Pierre Bayle (1647-1706)
Pierre Bayle was born November 18, 1647, the son of a Huguenot (Protestant) minister in southern France. He was sent to a Jesuit college in order to get the best education, and was converted to Catholicism there. When he returned, he converted back to Protestantism! This made him a relapsed heretic, a very dangerous thing to be at the time.
So his father sent him to Geneva to study, where he discovered Descartes. He taught for a while in France, but then found it necessary to escape to Rotterdam, in Holland, where he eventually became a professor. He suffered from headaches and depression and never married.
In 1682, he anonymously published Diverse Thoughts on the Comet. Referring to a recent comet that had everyone abuzz, he wrote against the various superstitions of his day and the belief in miracles. In the book, he noted that as far as actions and morality are concerned, he could see no difference between Catholics and Protestants, Christians and Jews and Moslems and pagans and even atheists!
In Amsterdam in 1684 he began a magazine called News of the Republic of Letters. He wrote all the articles himself! In the meantime, both his parents and his brother were killed during the persecution of the Huguenots.

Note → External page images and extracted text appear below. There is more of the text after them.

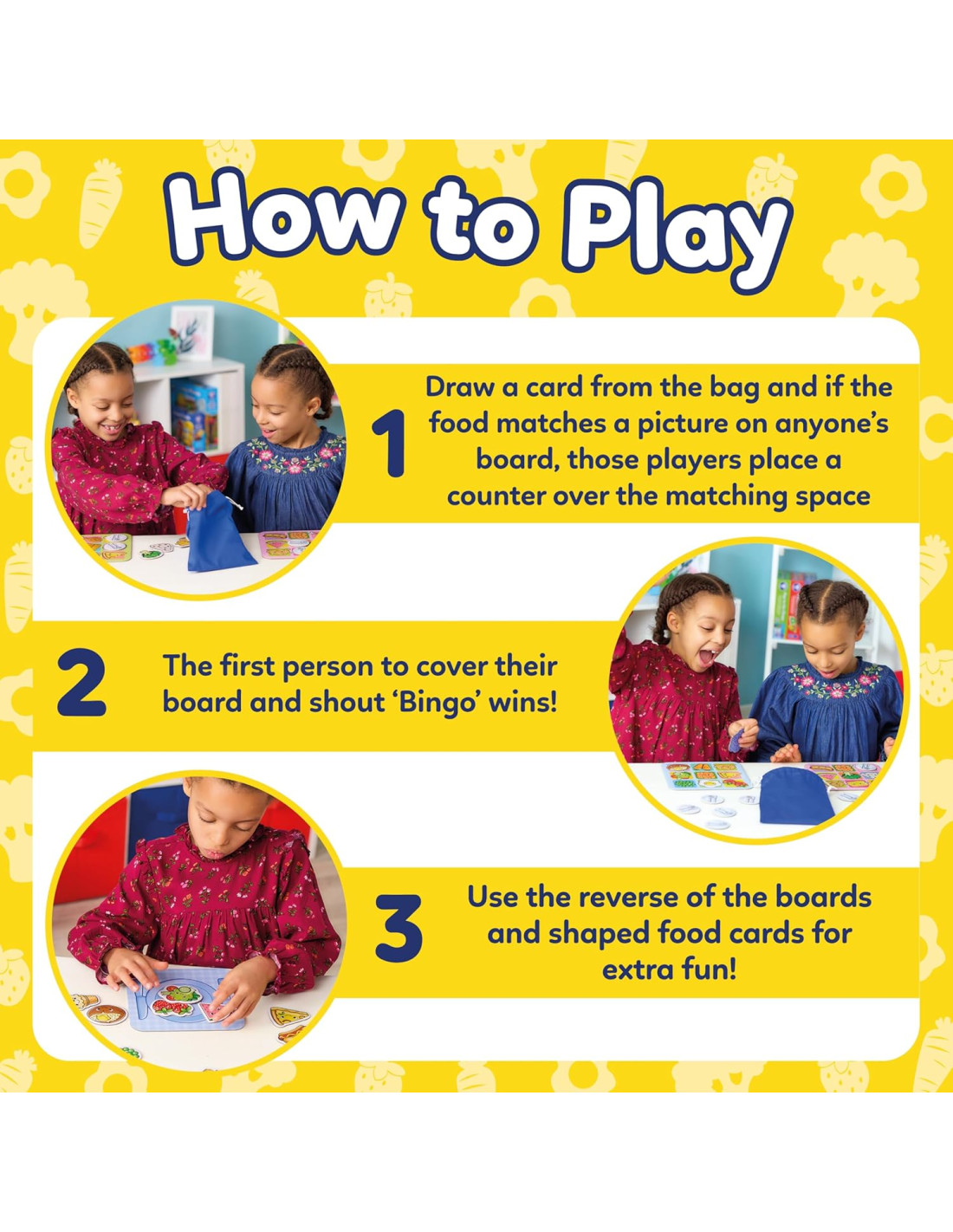 How to Play

1

Draw a card from the bag and if the food matches a picture on anyone's board, those players place a counter over the matching space

2

The first person to cover their board and shout 'Bingo' wins!

3

Use the reverse of the boards and shaped food cards for extra fun!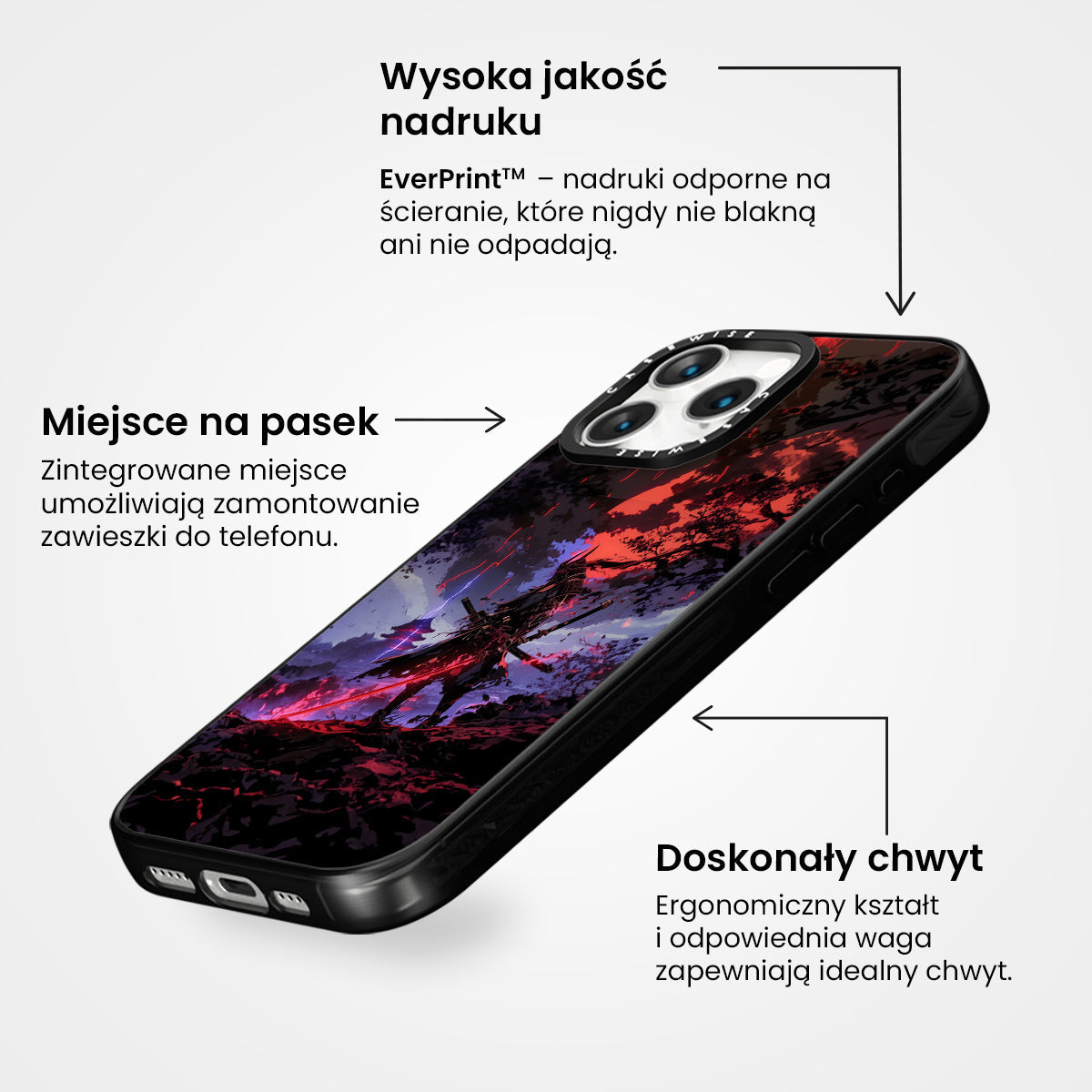 Wysoka jakość nadruku

EverPrint™ – nadruki odporne na ścieranie, które nigdy nie blakną ani nie odpadają.

Miejsce na pasek

Zintegrowane miejsce umożliwiają zamontowanie zawieszki do telefonu.

CASEWISE

CASEWISE

Doskonały chwyt

Ergonomiczny kształt i odpowiednia waga zapewniają idealny chwyt.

So he wrote a book on tolerance. But tolerance was not on the Protestant agenda, either, and he lost his professorship. “God preserve us from the Protestant Inquisition!” he wrote.
His major work was The Dictionary, which was really more of an encyclopedia of philosophy, religion, literature, etc. Writing 14 hours a day, he wrote 2600 pages. In this massive work, he “deconstructed” (as we would say nowadays) a great number of Biblical stories, religious beliefs, and philosophical theories, including such tidbits as the doctrine of original sin and the trinity. He even suggested that, if God and Satan actually exist, Satan is winning! He would always add, after making these extreme statements, that of course no good Christian would ever believe such a thing!
After years of condemnation by the religious establishment, he died of tuberculosis on December 28, 1706. But The Dictionary would become immensely popular among intellectuals throughout Europe, and have a great influence on thinkers for more than a century.
As we enter the 1700’s, we find religion fighting a losing battle against the forces of reason and science. While average people still went to church, baptized their babies, and prayed for forgiveness, the educated elite turned to deism, pantheism, and even atheism. This included the intellectuals of Catholic France as well as future “founding fathers” in colonial America: Ben Franklin, Thomas Jefferson, James Madison, and even George Washington were deists, and John Adams was a Unitarian. Scientific discovery and invention would steamroller traditional society for the next 300 years. Psychology would attempt to follow, but would lag behind for some time to come!